Commentary

Wolin Op-Ed: ‘Main Street Needs Senate’s Financial Reform Legislation’


WASHINGTON–(ENEWSPF)–April 30, 2010.   In an op-ed piece for McClatchy-Tribune News Service, U.S. Deputy Treasury Secretary Neal Wolin writes about the importance of Wall Street reform for families and businesses on Main Streets across America. The full text of the piece follows.

To read the Treasury Department’s fact sheet “Financial Reform Boosts Main Street and Curbs Wall Street,” click here.

Main Street needs Senate’s financial reform legislation
By Neal S. Wolin

The U.S. Senate now has a historic opportunity to pass financial reform and fix the broken system that helped produce the financial crisis.

The crisis demonstrated, beyond doubt, that what happens on Wall Street has a direct and profound effect on Main Streets across America.

Irresponsible risk-taking and lax oversight at big financial firms brought our economy to the edge of collapse. Families and businesses paid a heavy price: millions of jobs lost, retirement savings decimated; businesses large and small shuttered.

We are now on the path to recovery. But even today, far too many Americans are struggling to find work and far too many small businesses cannot get the credit they need to operate and grow.

We cannot let the memory of the crisis fade without taking action.

The bill currently before the Senate will ensure that Americans have the information they need to make the financial decisions that are right for them.

As anyone knows who has ever had to wade through the jungle of mortgage disclosure forms when buying a house, or had their credit card interest rates jump without warning, or tried to finance a car only to have the terms changed after purchase, our current approach to consumer financial protection doesn’t work.

Today, seven different federal agencies are supposedly responsible for consumer financial protection.
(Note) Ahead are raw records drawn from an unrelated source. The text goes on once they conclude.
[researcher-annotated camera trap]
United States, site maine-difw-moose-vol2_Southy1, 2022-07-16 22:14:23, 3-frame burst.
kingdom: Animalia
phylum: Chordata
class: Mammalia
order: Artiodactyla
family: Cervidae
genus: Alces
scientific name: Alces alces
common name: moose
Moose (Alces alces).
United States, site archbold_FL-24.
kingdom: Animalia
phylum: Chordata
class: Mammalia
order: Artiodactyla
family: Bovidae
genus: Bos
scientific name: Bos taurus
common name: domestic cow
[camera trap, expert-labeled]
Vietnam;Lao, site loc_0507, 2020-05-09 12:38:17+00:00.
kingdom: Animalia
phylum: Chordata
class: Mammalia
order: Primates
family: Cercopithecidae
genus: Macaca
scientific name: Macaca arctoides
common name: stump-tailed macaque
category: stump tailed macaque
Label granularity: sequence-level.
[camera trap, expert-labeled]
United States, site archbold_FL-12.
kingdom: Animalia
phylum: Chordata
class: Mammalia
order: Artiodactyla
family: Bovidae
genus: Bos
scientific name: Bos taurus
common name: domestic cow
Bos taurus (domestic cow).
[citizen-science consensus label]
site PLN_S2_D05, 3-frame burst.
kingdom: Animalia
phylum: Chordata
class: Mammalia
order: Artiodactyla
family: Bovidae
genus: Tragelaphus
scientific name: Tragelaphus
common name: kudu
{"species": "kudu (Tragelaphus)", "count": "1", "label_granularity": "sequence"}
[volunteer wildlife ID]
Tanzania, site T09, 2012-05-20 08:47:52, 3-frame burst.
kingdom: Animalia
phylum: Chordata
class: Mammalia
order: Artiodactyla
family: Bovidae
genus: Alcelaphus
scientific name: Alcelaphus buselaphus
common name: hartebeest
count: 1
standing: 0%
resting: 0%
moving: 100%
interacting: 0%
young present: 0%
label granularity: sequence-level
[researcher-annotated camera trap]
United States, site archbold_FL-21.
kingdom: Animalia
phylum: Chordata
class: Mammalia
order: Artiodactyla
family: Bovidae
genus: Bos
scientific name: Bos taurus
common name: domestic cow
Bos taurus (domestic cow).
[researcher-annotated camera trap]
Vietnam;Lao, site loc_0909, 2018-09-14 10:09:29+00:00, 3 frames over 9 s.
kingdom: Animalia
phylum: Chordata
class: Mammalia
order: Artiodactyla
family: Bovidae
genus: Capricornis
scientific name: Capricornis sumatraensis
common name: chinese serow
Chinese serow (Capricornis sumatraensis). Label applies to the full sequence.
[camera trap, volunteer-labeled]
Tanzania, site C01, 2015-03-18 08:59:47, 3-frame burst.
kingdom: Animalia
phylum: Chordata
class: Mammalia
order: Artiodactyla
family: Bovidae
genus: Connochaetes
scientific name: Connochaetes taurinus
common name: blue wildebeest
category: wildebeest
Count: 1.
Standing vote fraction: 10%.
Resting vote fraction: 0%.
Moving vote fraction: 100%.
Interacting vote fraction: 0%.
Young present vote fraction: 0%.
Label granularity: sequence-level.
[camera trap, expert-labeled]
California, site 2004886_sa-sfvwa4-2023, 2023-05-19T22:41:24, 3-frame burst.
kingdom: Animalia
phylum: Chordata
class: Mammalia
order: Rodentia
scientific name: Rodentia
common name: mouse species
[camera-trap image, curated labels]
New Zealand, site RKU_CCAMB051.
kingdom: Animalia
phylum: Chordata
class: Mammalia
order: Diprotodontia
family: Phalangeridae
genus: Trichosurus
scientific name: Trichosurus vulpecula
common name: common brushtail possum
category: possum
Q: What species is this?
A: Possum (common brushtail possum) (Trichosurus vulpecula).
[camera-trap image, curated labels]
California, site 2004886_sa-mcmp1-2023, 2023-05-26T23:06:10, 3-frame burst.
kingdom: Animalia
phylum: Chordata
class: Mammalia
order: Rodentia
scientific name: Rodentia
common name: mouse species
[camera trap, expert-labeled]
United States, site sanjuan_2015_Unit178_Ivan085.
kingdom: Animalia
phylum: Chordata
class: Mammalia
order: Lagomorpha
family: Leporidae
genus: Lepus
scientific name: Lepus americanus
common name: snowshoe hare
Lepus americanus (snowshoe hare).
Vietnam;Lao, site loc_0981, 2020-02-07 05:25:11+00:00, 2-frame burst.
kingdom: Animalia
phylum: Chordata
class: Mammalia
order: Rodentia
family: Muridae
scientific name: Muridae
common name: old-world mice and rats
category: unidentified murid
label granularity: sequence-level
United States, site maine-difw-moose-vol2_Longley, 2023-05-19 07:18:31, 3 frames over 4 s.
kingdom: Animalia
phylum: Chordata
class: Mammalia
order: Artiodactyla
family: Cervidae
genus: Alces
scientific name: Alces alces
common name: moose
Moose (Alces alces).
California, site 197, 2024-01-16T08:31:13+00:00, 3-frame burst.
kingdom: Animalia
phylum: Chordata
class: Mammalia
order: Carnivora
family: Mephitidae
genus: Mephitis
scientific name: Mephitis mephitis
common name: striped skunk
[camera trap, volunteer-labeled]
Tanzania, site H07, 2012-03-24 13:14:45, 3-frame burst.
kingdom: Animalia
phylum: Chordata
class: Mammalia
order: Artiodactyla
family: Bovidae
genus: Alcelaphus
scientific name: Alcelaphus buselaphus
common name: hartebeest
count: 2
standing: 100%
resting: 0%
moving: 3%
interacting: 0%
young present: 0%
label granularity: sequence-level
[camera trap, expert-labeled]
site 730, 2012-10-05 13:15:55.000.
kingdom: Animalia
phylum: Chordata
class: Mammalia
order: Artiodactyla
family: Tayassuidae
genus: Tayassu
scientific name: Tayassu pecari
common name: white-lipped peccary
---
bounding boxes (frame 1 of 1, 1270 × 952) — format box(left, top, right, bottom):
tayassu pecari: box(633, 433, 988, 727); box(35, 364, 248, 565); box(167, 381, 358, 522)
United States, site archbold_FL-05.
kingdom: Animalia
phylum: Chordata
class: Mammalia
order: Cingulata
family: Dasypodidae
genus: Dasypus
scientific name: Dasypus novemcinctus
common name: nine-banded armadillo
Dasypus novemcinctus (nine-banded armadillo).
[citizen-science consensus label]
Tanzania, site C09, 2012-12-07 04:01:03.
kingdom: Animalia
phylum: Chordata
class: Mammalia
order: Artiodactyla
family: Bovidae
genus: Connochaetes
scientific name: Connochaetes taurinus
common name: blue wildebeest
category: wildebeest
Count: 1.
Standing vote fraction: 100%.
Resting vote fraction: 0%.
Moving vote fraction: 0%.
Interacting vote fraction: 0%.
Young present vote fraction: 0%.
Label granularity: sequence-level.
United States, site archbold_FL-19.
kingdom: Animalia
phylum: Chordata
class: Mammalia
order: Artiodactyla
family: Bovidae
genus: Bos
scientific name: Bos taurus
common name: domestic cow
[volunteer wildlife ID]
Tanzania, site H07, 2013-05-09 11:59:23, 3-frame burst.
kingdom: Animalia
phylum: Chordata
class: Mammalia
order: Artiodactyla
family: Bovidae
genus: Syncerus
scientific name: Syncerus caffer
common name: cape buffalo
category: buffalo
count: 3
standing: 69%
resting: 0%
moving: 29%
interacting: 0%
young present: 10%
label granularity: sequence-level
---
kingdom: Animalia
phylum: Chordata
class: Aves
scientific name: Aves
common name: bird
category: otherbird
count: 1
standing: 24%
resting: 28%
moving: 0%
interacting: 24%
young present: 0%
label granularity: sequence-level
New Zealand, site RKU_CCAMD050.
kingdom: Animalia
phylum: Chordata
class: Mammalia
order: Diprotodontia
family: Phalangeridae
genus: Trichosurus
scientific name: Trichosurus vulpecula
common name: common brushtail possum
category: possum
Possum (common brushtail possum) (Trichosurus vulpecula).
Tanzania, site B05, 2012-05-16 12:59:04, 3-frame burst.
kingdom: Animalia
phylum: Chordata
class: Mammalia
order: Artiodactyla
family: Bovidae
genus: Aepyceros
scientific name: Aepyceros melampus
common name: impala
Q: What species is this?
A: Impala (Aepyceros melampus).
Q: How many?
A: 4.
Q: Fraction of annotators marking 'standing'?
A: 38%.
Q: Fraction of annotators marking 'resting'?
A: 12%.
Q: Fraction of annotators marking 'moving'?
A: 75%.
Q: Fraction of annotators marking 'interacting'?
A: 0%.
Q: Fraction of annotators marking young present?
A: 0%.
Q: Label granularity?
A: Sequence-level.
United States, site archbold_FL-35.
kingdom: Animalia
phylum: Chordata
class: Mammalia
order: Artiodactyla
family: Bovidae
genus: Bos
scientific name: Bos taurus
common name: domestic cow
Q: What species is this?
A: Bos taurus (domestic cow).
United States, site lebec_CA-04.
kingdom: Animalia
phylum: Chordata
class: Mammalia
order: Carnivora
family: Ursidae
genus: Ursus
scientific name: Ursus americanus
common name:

But none of them sees consumer protection as its top priority. And “non-banks” like mortgage brokers and auto finance companies operate with virtually no federal oversight at all.

In place of this failed, confusing system, the Senate bill will establish one independent consumer financial protection bureau with a clear mission: to prevent abuse and to promote transparency and consumer choice.

This reform is long overdue.

The Senate bill will also reform the derivatives market that was right at the center of the financial crisis.

Derivatives can be useful. Businesses of all kinds use derivatives to manage their risks and run their business – the manufacturer who exports machinery around the world, the construction company that has to purchase steel or wood.

But today, the market for derivatives operates in the shadows, allowing irresponsible firms to take huge risks that can destabilize the entire system.

In place of the unregulated market we have today, the Senate bill will bring the derivatives market into the open and subject derivatives dealers to strong, comprehensive oversight.

The American people – everyday Americans, whose pensions and savings depend upon the health and stability of our financial system – cannot afford another AIG or another Enron.

The Senate bill will end, once and for all, the perception that any firm is “too big to fail.”

Under the Senate bill, there is only one option for a large, complex financial firm that gets itself into trouble by taking irresponsible risks: failure.

We should never again have to choose between keeping our economy safe or bailing out an irresponsible financial firm. The bill gives regulators the tools to shut down and break apart failing financial firms in a safe, orderly way – without putting the rest of the financial system at risk, and without asking the taxpayers to pay a dime.

When the president signs financial reform legislation, no firm will be insulated from the consequences of its actions, no firm will be protected from failure, and taxpayers will never foot the bill for Wall Street’s mistakes. The problem of “too big to fail” will be a thing of the past.

In addition, the bill will hold financial firms to higher standards, requiring them to hold more capital as a buffer against shocks; will give shareholders a say on executive pay; and will protect taxpayers and depositors by separating risky, speculative “proprietary trading” from the business of banking.

Financial reform matters to every American.

The teacher whose pension is invested in the stock market, the entrepreneur who needs credit to build her business, the parents saving for their kids’ college tuition – each has a stake in making our financial system more stable and more prosperous.

In the wake of the worst financial crisis since the Great Depression, it is time to build a financial system that works for families and small businesses, not just for bankers or brokers; for long-term investors, not just for traders looking to turn a profit.

To put America back on the path to growth, stability and global economic leadership, we need financial reform.